Every good grant application boils down to one or more of a couple of key statements.

  • “The field is totally doing it WRONG!”
  • “That which all those idiots think is true….ISN’T!”
  • “These people are totally missing the boat by working on that instead of working on THIS!”
  • “How can they possible have missed the implications of THIS amazing THING??!!??”

Good grant applications also have a single goal and conclusion.

  • “….and I am here to FIX EVERYTHING!”

 

The trouble is that you can’t say this in so many words. First, because you sound insane. Second, because some of those self-same people you are calling blind, stupid fools are the ones reviewing your grant. Third, because people reviewing your grant might have some respect for those other people you are calling fools. Fourth, because you may stray into calling your friendly Program Officers at the NIH fools for funding all that other stuff instead of you.

The most acceptable compromise seems to be to focus very heavily on the fact that you are here to “fix everything”. To focus especially on the “everything” and less on the “fix” if I am being totally honest. This puts the focus more on the potential amazing outcome of what you intend to do and much less emphasis on why you need to do it. It has a more positive feel and avoids insulting too many of your reviewers. And avoids telling your PO that they are doing everything wrong themselves.

So I tend to do this in my grant applications.

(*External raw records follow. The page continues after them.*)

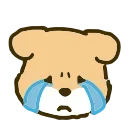 Video sticker 😭 Mango & Miyao - @S...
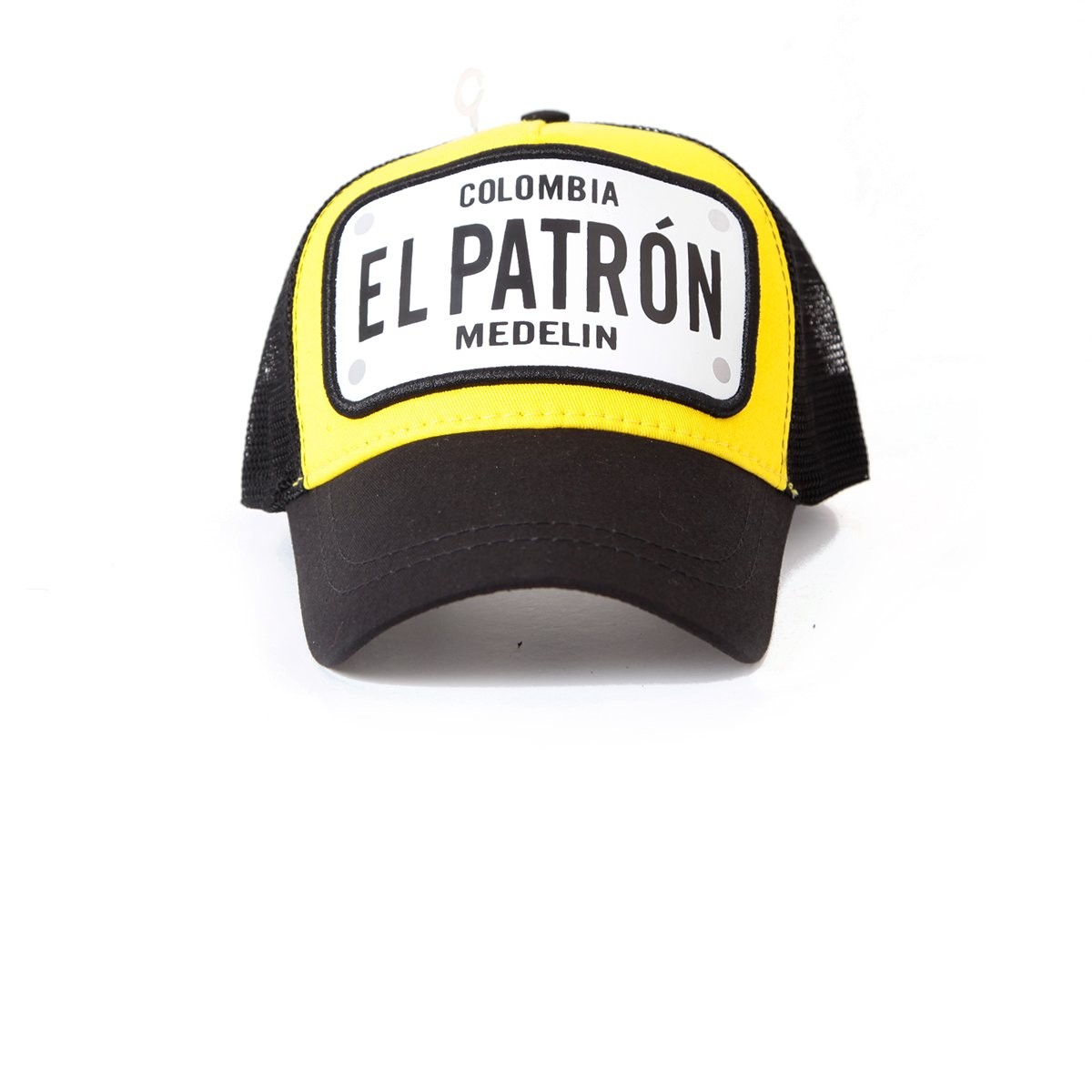El Patron Şapka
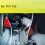 Automatic Transmission Handle for  IX35 2010-2017 Shift Lever Shift Heads Gear Shift Knob Gear Stick 4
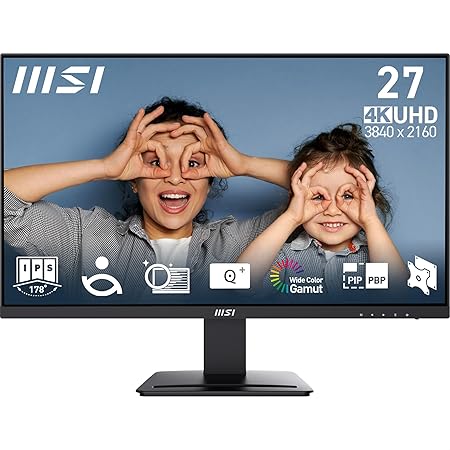 MSI PRO MP273U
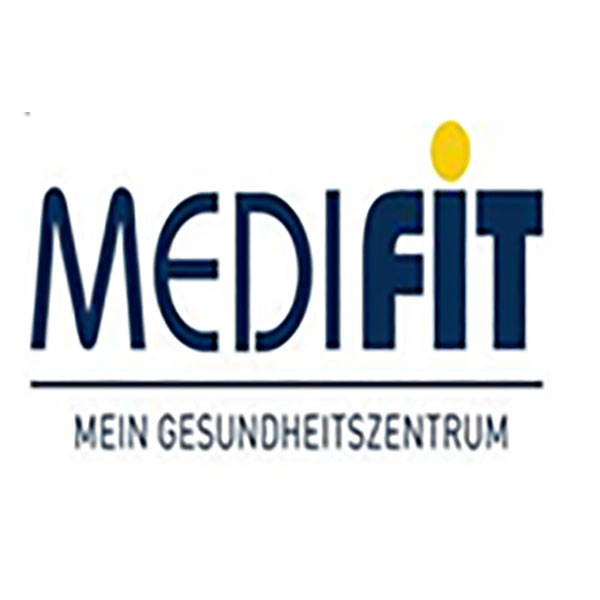 Kundenreferenz Vitalberatung Trier Silke Bräuer: Medifit - Mein Gesundheitszentrum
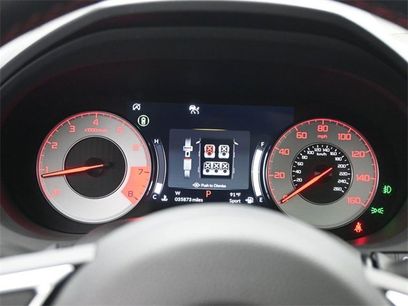 Used 2023 Acura RDX A-Spec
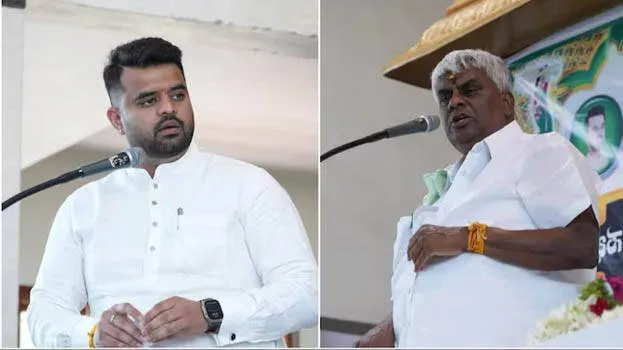 prajwal-revanna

This occasionally feels like I am battling with one hand tied behind my back since I  am pulling my punches about how ridiculous it is to fund anything other than my current proposal. You can talk about gaps in the literature. You can go on about synthesis of approaches and your amazing discoveries ahead. And you should do so.

 

But ultimately there are an awful lot of scientists with big promises. And even more with highly refined skills and effective laboratory operations. And to my eye it is less effective to argue that my own proposals are just more-good-than-thou. It is essential to argue why I am proposing work that is much better. And for something to be substantially better, well, that sort of implies that the status quo is lacking in a significant way.

I hate having to make those arguments. I mean, don’t get me wrong….it IS my native behavior. Which I am sure is no surprise to my readers.

 

It is just that I’ve worked hard to stamp that out of my grant writing due to my considered view that FWDAOSS is not a really useful strategy.

 

And now I have to reconsider the wisdom of this approach.

 

Better to burn out than to fade away?